11. In pursuance thereof, the I.O.C. appointed Shri S.K. Singh as an Arbitrator vide the letter dated 24.06.2024, a copy of which is Annexure-14 to the application. Subsequent thereto, vide the letter dated 24.07.2024, a copy of which is part of Annexure-16 to the application, the Arbitrator wrote to the applicants disclosing that he is the shareholder and an employee of the I.O.C.

12. Upon that, the applicants claim to have sent a letter dated

12.08.2024 withdrawing their consent for appointment of an employee and shareholder of the I.O.C. namely S.K. Singh as an Arbitrator. However, nothing concrete arose on account of withdrawal of the consent given by the applicants for appointment of Shri S.K. Singh and the said Arbitrator has not been withdrawn by the I.O.C. and consequently instant application for appointment of an independent Arbitrator by this Court.

13. Argument of the learned counsel for the applicants is that although Section 12(5) of the Act, 1996 categorically provides that notwithstanding any prior agreement to the contrary, any person whose relationship, with the parties or counsel or the subject-matter of the dispute, falls under any of the categories specified in the Seventh Schedule, shall be ineligible to be appointed as an arbitrator but subsequent to disputes having arisen between the parties, the parties may waive the applicability of this sub-section by an express agreement in writing.

14. Contention is that although the Arbitration Clause in the agreement specifically provided for appointment of Arbitrator who could be an employee and the respondents themselves had proposed to appoint one of the employees as an Arbitrator and the condition was specifically waived off by the applicants yet the condition had 4 been waived off pertaining to an employee to be appointed as Arbitrator but subsequently once the Arbitrator himself indicated vide his letter dated 24.07.2024 that he is both an employee as well as shareholder of the company as such considering the specific bar provided both in the Vth & VII Schedules of a shareholder not to be act as an Arbitrator as such the applicants have withdrawn their consent for appointment of Shri S.K. Singh, an employee of I.O.C., to act as Arbitrator which should have been acted upon by the respondents yet they have not withdrawn the appointment of the said Arbitrator consequently the instant application under Section 11(6) of the Act, 1996 would be maintainable.

15. In this regard, learned counsel for the applicants has invited attention of the Court towards Items 17 and 32 of the the Vth Schedule as well as Item 17 of the VIIth Schedule to indicate that where the arbitrator holds shares, either directly or indirectly, in one of the parties or an affiliate of one of the parties that is privately held, the same can be considered to be a bar for appointment of an Arbitrator.

16. Responding Shri A.K. Singh, learned counsel for the respondents has argued that once upon the request for appointment of an Arbitrator by the applicants, the letter dated 02.02.2024 specifically required the applicants to waive off the applicability of Section 12(5) of the Act, 1996 to which they had acquiesced and consented consequently once an Arbitrator has been appointed in view of the consent given by the applicants as such it is always open for the applicants to raise objections before the Arbitrator in terms of Section 16 of the Act, 1966 consequently instant application shall not be maintainable.

17. Shri Ashok Kumar Singh, learned counsel for the respondents has further argued that once the applicants have themselves given the consent for appointment of an employee i.e.

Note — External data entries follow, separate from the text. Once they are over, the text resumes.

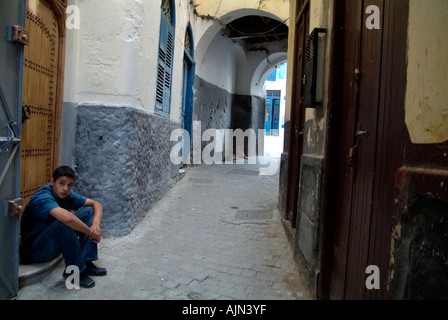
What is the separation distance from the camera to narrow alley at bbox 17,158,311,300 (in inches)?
107

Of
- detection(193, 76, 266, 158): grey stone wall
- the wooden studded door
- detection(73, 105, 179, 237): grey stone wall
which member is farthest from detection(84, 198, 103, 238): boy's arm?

Shri S.K. Singh as an Arbitrator as such it is too late in the day for them to resile from the consent that they had given and thus the application filed by them merits to be dismissed. 5

18. Heard learned counsel for the parties and perused the record.

19. From perusal of the arguments as raised by the learned counsel for the parties and perusal of the record, it emerges that admittedly there is an agreement dated 08.09.2022 between the parties of which Clause 18 provides for appointment of an Arbitrator. The applicants requested for appointment of an Arbitrator. A letter dated 02.02.2024 was issued by the respondents requiring the applicants to give consent for appointment of an Officer of I.O.C. as an Arbitrator and also requiring the applicants to give a consent waiving the applicability of Section 12(5) of the Act, 1996.

20. The applicants sent a letter dated 06.02.2024 consenting for appointment of an officer of I.O.C. as an Arbitrator and in pursuance thereof I.O.C. appointed Shri S.K. Singh as an Arbitrator.

21. The dispute arose when Shri S.K. Singh, the Arbitrator sent a letter dated 24.07.2024 disclosing that he is both an employee of the I.O.C as well as shareholder of the I.O.C.

22. The applicants sent a letter dated 12.08.2024 withdrawing the consent for appointment of Shri S.K. Singh as an Arbitrator. The same has not been accepted by the respondents and hence the instant application for appointment of an Arbitrator.

23. The respondents have raised a preliminary objection that as Shri S.K. Singh has been appointed as an Arbitrator as such it is open for the applicants to raise any dispute or objection that they may have pertaining to his appointment before the Arbitrator himself and consequently the instant application would not be maintainable.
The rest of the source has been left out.